* Problem description *
Give the records again exactly, but drop the pictures.

(Short descriptive text snippets)
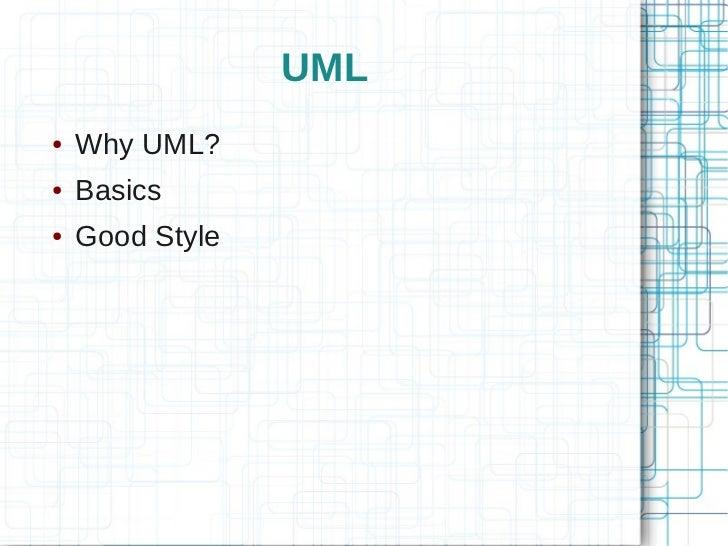 UML●   Why UML?●   Basics●   Good Style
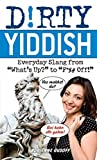 """Dirty Yiddish: Everyday Slang from """"What's Up?"""" to"""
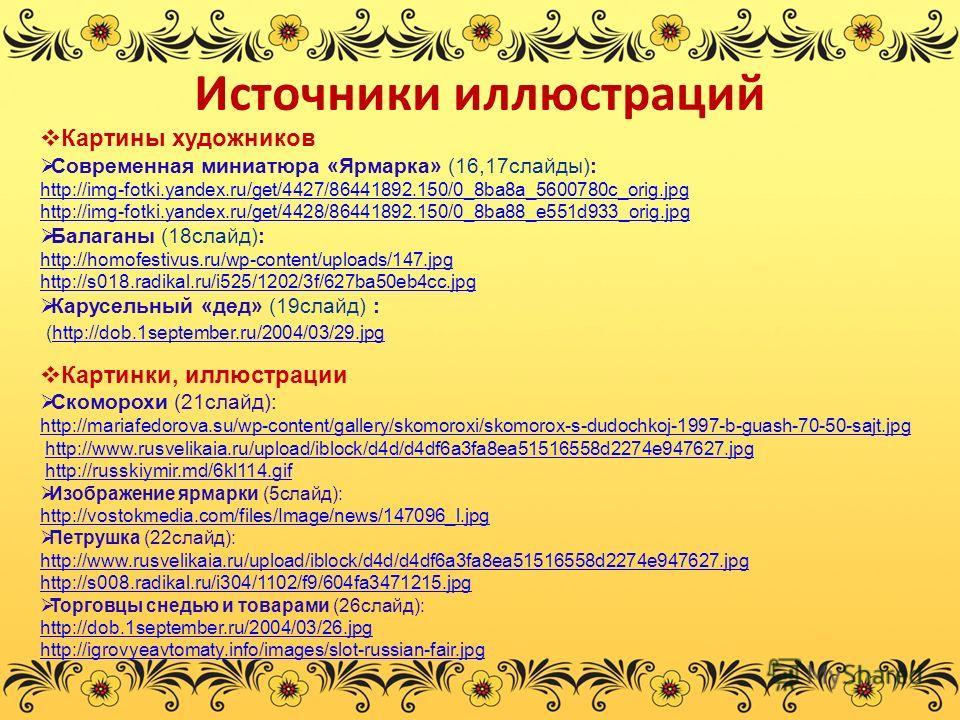 Источники иллюстраций Картины художников Современная миниатюра «Ярмарка» (16,17слайды): http://img-fotki.yandex.ru/get/4427/86441892.150/0_8ba8a_5600780c_orig.jpg http://img-fotki.yandex.ru/get/4428/86441892.150/0_8ba88_e551d933_orig.jpg Балаганы (18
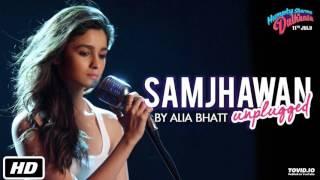 Alia Bhatt's 1st song | Samjhawan Song| Humpty Sharma Ki Dulhania | Samjhawan Unplugged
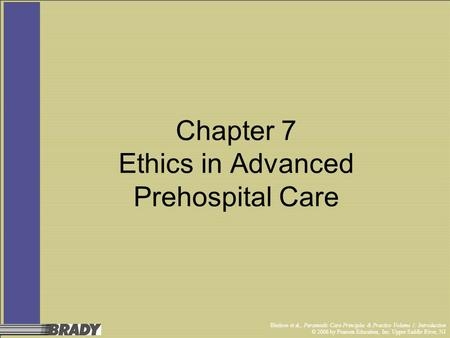 Bledsoe et al., Paramedic Care Principles & Practice Volume 1: Introduction © 2006 by Pearson Education, Inc. Upper Saddle River, NJ Chapter 7 Ethics in.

* Solution for this problem *
 UML●   Why UML?●   Basics●   Good Style
 """Dirty Yiddish: Everyday Slang from """"What's Up?"""" to"""
 Источники иллюстраций Картины художников Современная миниатюра «Ярмарка» (16,17слайды): http://img-fotki.yandex.ru/get/4427/86441892.150/0_8ba8a_5600780c_orig.jpg http://img-fotki.yandex.ru/get/4428/86441892.150/0_8ba88_e551d933_orig.jpg Балаганы (18
 Alia Bhatt's 1st song | Samjhawan Song| Humpty Sharma Ki Dulhania | Samjhawan Unplugged
 Bledsoe et al., Paramedic Care Principles & Practice Volume 1: Introduction © 2006 by Pearson Education, Inc. Upper Saddle River, NJ Chapter 7 Ethics in.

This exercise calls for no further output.